Task instructions:
A – In the Pineview ice fishing thread, how thick was the ice?
B – Write out the part of the Pineview ice fishing thread that begins with the words containing "The edges were" and ends with "auger gets old....".

#### Source document

# Saturday Pineview



## cbassonafly (Oct 5, 2012)

Decided to try out Pineview yesterday morning, we were determined to go out whether the snow storm was bad or not. Luckily the snow storm wasn't a factor, the canyon was the only delay, they were doing some snow removal and that slowed us down. but we got on the ice (cemetery point) around 7:30, drilled some holes and my friend got a hit then i got a hit. Having caught two quickly we set up the tent and started fishing. We caught quite a few perch in our first spot, it was fast action from start to around 9:00 AM then it died down. The crowd started to gather around us so we decided to move down the shoreline away from the noise. After drilling holes and setting the tent up again we stayed in this spot till around 1:00 then packed it up for the day. The second spot was more productive than the first, the fish would come in waves it seemed like as we'd get bites for a solid 15 min then it would slow, then pick up a few minutes later. Regardless we were catching fish and having a lot of fun.

Earlier in the morning wax worms were working really well anywhere from right off the bottom to about 10" off the bottom. Then we started tipping our jigs with some perch meat and that seemed to really work well, we were in about 25-30 FOW. My friend was using some jammin jigs, didnt seem to matter what color. I was catching fish off a white ratfinki and a glow in the dark chironimid i tied the night before. We were satisfied with the days catch and how many perch we caught. We could hear a guy a little ways from us complaining how the fishing wasnt very hot and that he'd read a blog saying the cemetery point was producing, and he thought it was a joke. I've been skunked before so i know the feeling, but I couldnt help but look down at the pile of perch we caught and smile :lol: it was a great day for us!
[attachment=3:yfyjxe1f]IMG_1085 (200x150).jpg[/attachment:yfyjxe1f]
[attachment=2:yfyjxe1f]IMG_1084 (200x150).jpg[/attachment:yfyjxe1f]
[attachment=1:yfyjxe1f]IMG_1093 (150x200).jpg[/attachment:yfyjxe1f]
[attachment=0:yfyjxe1f]IMG_1092 (150x200).jpg[/attachment:yfyjxe1f]


----------



## ram2h2o (Sep 11, 2007)

How are the ice conditions on Pineview?


----------



## cbassonafly (Oct 5, 2012)

ram2h2o said:


> How are the ice conditions on Pineview?


The edges were solid for us, and the ice is well over 12". Makes me wish I had a power auger, drilling holes with the ice that thick with a hand auger gets old....

########
#### Data provided

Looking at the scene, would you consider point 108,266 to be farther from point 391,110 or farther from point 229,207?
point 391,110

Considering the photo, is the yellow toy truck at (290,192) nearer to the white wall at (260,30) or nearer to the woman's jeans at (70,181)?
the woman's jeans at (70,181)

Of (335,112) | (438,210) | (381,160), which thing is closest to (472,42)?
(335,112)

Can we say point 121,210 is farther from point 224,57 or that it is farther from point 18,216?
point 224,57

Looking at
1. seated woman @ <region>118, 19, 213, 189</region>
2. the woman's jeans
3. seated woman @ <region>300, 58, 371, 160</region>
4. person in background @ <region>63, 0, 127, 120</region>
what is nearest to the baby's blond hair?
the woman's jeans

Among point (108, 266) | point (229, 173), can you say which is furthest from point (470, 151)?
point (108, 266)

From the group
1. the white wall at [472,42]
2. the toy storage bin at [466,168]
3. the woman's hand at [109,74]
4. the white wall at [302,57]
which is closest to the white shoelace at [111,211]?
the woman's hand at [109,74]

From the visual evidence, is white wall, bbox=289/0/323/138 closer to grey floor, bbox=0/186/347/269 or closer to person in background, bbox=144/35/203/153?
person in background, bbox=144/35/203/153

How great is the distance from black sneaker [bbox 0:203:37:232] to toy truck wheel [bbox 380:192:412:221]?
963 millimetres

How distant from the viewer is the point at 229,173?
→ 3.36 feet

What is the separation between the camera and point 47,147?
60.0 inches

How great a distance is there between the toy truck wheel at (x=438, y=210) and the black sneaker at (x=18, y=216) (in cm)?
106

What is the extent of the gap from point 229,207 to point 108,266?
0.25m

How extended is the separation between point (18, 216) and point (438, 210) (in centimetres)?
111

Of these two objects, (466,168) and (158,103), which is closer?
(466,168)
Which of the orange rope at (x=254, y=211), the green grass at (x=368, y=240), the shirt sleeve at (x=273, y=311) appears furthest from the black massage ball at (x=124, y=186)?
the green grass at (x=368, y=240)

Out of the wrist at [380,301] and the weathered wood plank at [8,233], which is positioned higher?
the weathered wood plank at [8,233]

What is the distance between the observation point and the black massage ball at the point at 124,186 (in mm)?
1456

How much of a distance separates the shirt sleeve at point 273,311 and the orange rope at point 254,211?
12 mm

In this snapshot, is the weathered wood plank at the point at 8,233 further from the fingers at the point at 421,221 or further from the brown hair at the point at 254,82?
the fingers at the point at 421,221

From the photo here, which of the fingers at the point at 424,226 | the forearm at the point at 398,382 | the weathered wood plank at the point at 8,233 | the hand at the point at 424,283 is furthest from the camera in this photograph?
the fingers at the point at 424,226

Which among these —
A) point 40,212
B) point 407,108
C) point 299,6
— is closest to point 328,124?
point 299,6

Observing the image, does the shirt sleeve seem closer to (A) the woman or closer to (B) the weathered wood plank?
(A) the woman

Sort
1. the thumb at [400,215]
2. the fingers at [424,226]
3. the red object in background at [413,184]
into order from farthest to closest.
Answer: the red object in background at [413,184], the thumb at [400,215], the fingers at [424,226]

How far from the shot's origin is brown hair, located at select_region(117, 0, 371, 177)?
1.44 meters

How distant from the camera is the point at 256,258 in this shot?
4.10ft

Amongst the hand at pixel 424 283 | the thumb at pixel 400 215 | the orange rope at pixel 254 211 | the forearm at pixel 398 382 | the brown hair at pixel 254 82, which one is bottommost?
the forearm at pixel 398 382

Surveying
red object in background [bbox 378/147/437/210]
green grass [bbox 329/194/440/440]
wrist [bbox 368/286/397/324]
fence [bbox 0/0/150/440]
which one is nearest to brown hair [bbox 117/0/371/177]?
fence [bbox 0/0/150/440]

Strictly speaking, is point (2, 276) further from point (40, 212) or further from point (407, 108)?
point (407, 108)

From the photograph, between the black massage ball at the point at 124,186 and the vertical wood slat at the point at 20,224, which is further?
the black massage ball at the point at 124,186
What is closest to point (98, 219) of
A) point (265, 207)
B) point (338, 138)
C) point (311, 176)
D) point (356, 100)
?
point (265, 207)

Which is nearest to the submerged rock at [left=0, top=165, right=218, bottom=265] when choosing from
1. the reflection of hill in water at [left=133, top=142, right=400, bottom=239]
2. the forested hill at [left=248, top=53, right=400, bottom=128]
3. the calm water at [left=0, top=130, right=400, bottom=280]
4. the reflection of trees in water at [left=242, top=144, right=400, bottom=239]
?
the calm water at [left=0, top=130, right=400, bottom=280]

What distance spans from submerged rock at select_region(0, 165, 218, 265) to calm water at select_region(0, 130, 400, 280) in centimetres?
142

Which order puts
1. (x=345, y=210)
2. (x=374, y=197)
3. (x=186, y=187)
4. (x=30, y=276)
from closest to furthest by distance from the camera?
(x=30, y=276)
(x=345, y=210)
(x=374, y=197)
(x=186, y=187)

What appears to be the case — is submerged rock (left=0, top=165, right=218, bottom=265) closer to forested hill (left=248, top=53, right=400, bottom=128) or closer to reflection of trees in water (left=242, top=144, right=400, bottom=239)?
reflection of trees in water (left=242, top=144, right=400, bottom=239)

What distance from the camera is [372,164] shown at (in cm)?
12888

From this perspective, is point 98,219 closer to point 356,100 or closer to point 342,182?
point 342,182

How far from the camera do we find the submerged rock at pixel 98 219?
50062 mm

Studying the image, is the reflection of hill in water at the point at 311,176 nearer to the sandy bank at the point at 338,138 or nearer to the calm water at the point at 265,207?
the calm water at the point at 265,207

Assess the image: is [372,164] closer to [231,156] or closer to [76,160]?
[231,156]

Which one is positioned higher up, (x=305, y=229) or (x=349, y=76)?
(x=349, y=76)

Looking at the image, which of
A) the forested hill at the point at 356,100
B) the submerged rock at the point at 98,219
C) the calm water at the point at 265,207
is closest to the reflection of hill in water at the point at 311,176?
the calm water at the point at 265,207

########
#### Data provided

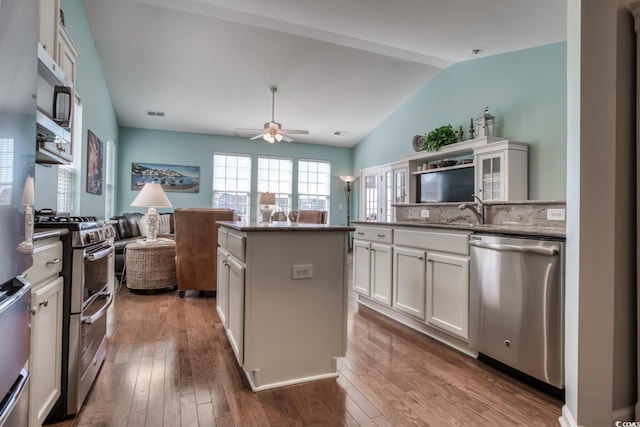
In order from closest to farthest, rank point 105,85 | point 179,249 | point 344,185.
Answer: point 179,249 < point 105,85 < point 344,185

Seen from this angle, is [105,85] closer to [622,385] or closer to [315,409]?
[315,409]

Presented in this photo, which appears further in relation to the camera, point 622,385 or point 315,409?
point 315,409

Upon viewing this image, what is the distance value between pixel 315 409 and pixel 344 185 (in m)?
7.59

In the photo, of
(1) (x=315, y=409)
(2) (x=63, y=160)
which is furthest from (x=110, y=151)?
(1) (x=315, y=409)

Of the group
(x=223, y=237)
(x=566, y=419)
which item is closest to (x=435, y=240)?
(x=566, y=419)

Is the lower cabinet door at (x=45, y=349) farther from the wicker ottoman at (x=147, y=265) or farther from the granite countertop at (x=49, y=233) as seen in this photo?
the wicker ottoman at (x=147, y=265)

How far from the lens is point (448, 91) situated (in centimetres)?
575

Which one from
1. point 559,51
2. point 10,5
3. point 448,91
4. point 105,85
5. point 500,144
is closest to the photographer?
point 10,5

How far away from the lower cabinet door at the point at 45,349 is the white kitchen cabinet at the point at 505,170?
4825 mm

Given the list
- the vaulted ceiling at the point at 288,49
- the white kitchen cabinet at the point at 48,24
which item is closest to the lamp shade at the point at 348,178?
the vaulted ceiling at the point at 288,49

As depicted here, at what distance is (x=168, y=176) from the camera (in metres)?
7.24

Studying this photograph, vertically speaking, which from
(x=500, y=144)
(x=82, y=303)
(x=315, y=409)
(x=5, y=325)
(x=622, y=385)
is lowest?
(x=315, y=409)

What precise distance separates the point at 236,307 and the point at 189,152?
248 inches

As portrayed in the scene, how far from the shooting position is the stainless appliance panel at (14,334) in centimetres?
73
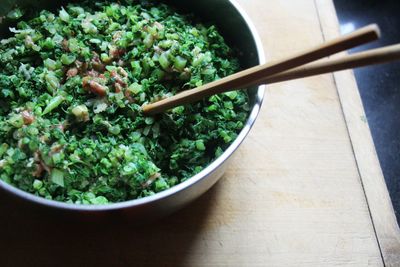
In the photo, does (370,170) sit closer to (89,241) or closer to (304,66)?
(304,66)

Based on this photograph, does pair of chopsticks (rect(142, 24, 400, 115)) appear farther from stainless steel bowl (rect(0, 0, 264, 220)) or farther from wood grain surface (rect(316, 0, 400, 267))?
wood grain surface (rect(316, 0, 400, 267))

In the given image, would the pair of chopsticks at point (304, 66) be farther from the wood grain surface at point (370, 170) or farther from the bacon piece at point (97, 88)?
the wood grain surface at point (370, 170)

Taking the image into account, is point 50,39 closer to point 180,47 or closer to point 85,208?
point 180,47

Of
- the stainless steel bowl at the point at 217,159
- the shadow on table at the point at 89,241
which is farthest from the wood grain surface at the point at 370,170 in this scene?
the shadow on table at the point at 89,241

########

Expected outputs:
A – The ice was well over 12 inches thick.

B –
The edges were solid for us, and the ice is well over 12". Makes me wish I had a power auger, drilling holes with the ice that thick with a hand auger gets old....